Beason has been the foreman of rebuilding efforts before. As an assistant under Scott Vang, he saw Goddard go 11-2 with a trip to the Class 5A championship game in 2016 and follow that up with another 11-win season in 2017.
Beason rose to head coach in 2018 and guided Goddard back to the state title game, where the Lions were overmatched against Bishop Miege. In the four seasons since, they’re 16-22 with two winning records but not much traction so far.
“I think you’re going to have to be willing to accept the fact that you’re going to have years you’re good and years you’re bad,” Beason said. “I think that there are certain situations around the state where some teams are just never bad. …In the league we’re in, there is so much parity. In my 12 years in Goddard, six of the seven teams currently in Division II have won the division.”
Part of the reason Goddard appears ready to take another step forward is because of the previous steps back. Not all teams who finish 0-9 can envision the prosperity to come, but as the Lions believed two years ago that the class of 2024 would not go quietly.
Sure enough, Goddard has a loaded – and proven – senior group. The Lions’ 2022 leaders in rushing, passing, receiving, tackles and fumble recoveries, are all seniors. Goddard rushed 429 times last year, and 230 of those were by players now in 12th grade – along with 63 carries from current juniors.
“Going into that (2021) season, we had a really young team and I didn’t know quite how much we were going to struggle,” senior defensive back/running back Tyson Wallace said. “I knew it was going to be a struggle because this was a team that had never really played together before. Growing into that, I feel like that’s helped us a lot.”
Goddard’s seniors include Wallace; linebacker Lane Nelson, who averaged nearly nine tackles per game last season; 927-yard rusher Micah Johnson, who scored 12 touchdowns, receiver Mason Healy; quarterback Ashton Sell, who doesn’t pass often but who passed for 10 touchdowns and rushed for five; tight end/linebacker Jake Jasnoski; linebacker Gage Koenigs; defensive end Matrix Eames; and nose guard Pablo Martinez.
If not for a few narrow defeats, the conversation around Goddard might be about how their potential was mostly realized in 2022 and curiosity about whether the Lions are title contenders this year.
The Lions’ three regular-season losses came by a 19 points – one in overtime to Andover and another when crosstown rival Goddard Eisenhower scored with a second to go to win 21-14. Goddard’s comeback effort against Salina Central fell short, as it outscored the Mustangs 21-6 in the fourth quarter of a 47-42 defeat.
“Being able to turn it around last season was a huge step for us,” Koenigs said. “It made a lot of guys have a lot more confidence in our team, and we got a little bit of faith back in ourselves as a team and as a unit.”

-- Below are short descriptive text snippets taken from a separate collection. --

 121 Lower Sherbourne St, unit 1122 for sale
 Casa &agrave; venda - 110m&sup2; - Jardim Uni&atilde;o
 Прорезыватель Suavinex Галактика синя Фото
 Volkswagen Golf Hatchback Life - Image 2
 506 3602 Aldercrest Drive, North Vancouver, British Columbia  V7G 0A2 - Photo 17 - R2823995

The confidence – and pretty much everything else – comes from Beason. The bond he has with his players is palpable, as is the confidence he has in them and the expectations for them, which never change regardless of their record.

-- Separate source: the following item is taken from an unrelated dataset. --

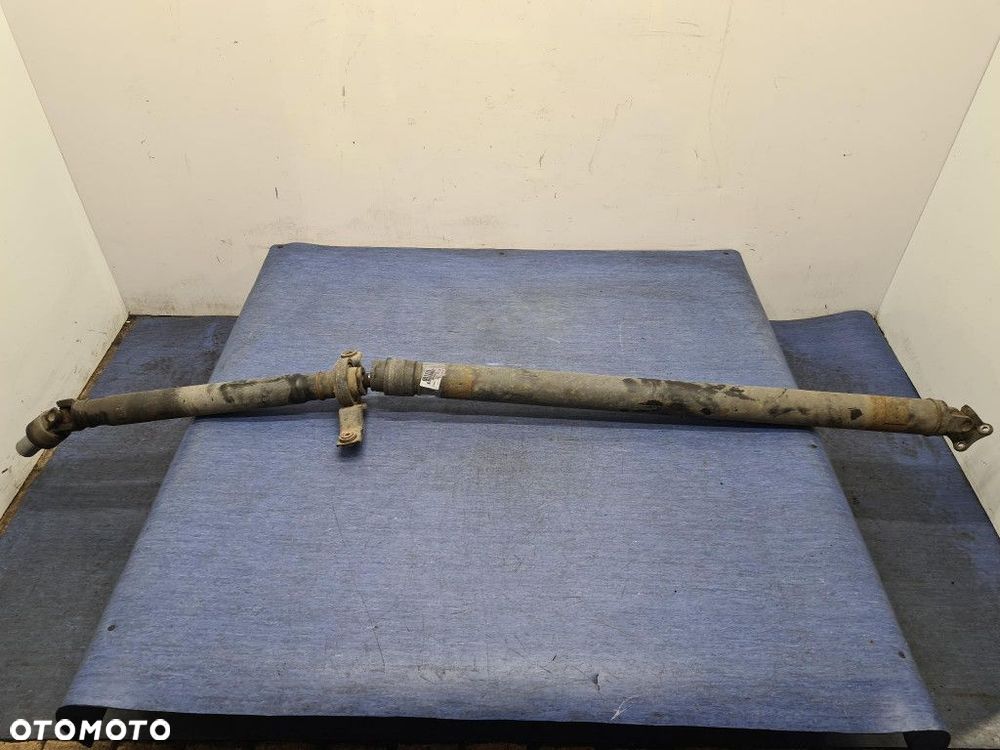 CITROEN C-CROSSER 2.2 HDI WAŁ NAPĘDOWY - 1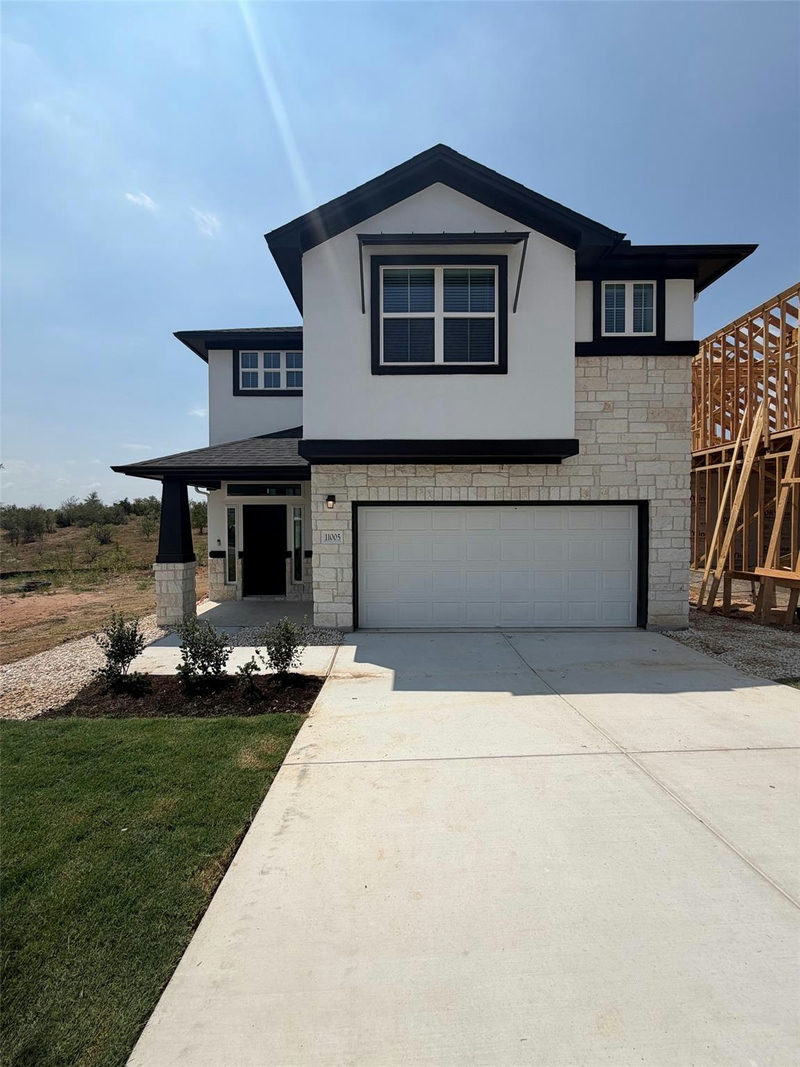 11005 Zip Cochise Way — exterior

That consistent approach and unshakeable touchstone are how teams go from one state championship game to the next, from zero wins to five. And from five to … who knows?

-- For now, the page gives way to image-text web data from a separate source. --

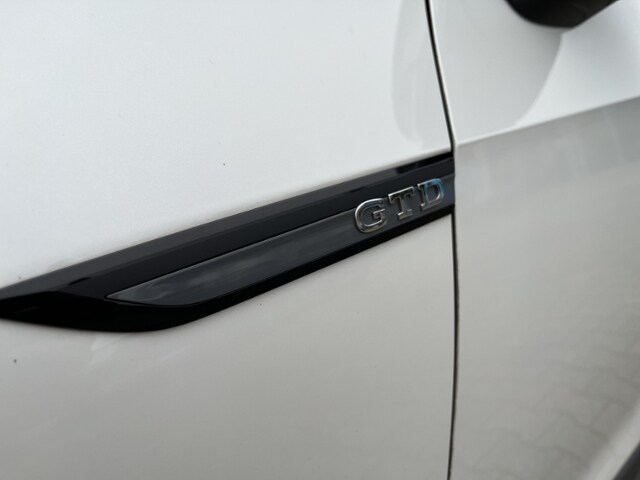 Volkswagen Golf 2.0 TDI Golf VIII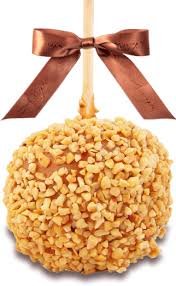 Peanuts, Chopped, 4 Pounds, Roasted, No Salt Unsalted, Great for Candy Apples, Baking, On Ice Cream Bulk, Product of USA, Mulberry Lane Farms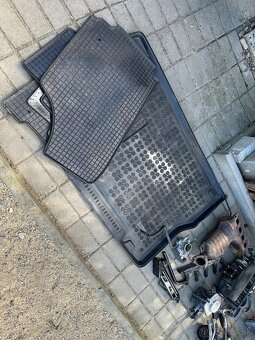 Opel meriva 1.4 náhradní díly - 4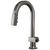 Brizo 63922LF-LHP Frank Lloyd Wright Pull-Down Prep Faucet with Arc Spout - Less Handle - Parent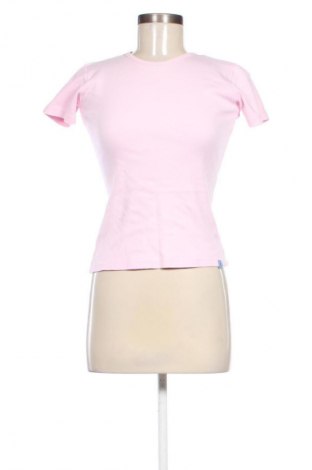 Γυναικείο t-shirt Unbranded, Μέγεθος S, Χρώμα Ρόζ , Τιμή 8,99 €
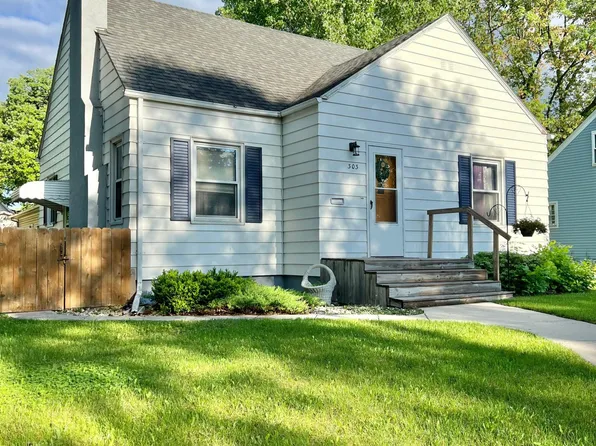 303 Merriam Ave N, Thief River Falls, MN 56701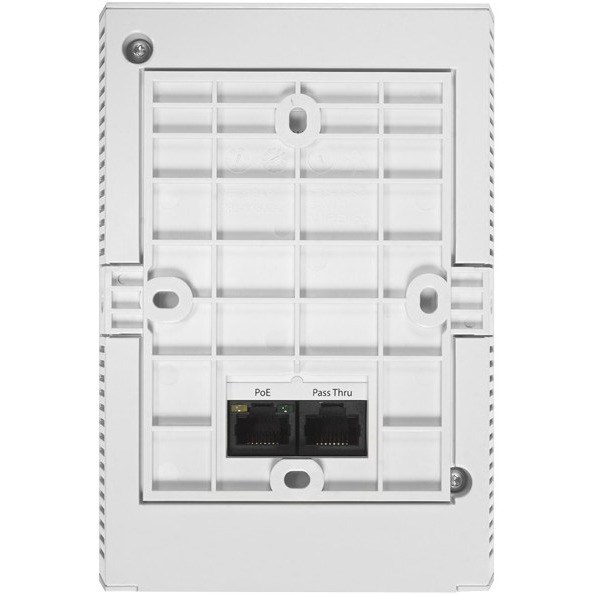 Netgear ProSafe WN370 IEEE 802.11b/g/n 300 Mbit/s Wireless Access Point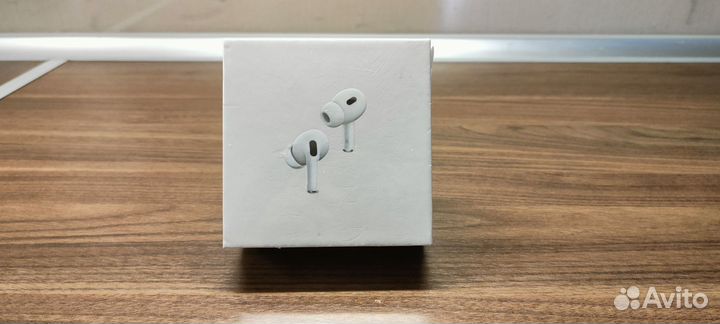 Airpods pro 2 (хороший аналог) new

“We’re all held to a pretty high standard,” Martinez said. “No one gets to slack off, no one gets to jog. We’re 100 percent 24/7. …I think it’s definitely stuff on the field – sometimes we come off sore, we’re obviously always tired.
“I think the sense of discipline, it’s good. Everyone knows to do their job, no one tries to be a hero. Everyone knows they want to make a play, but sometimes it’s just not going to happen.”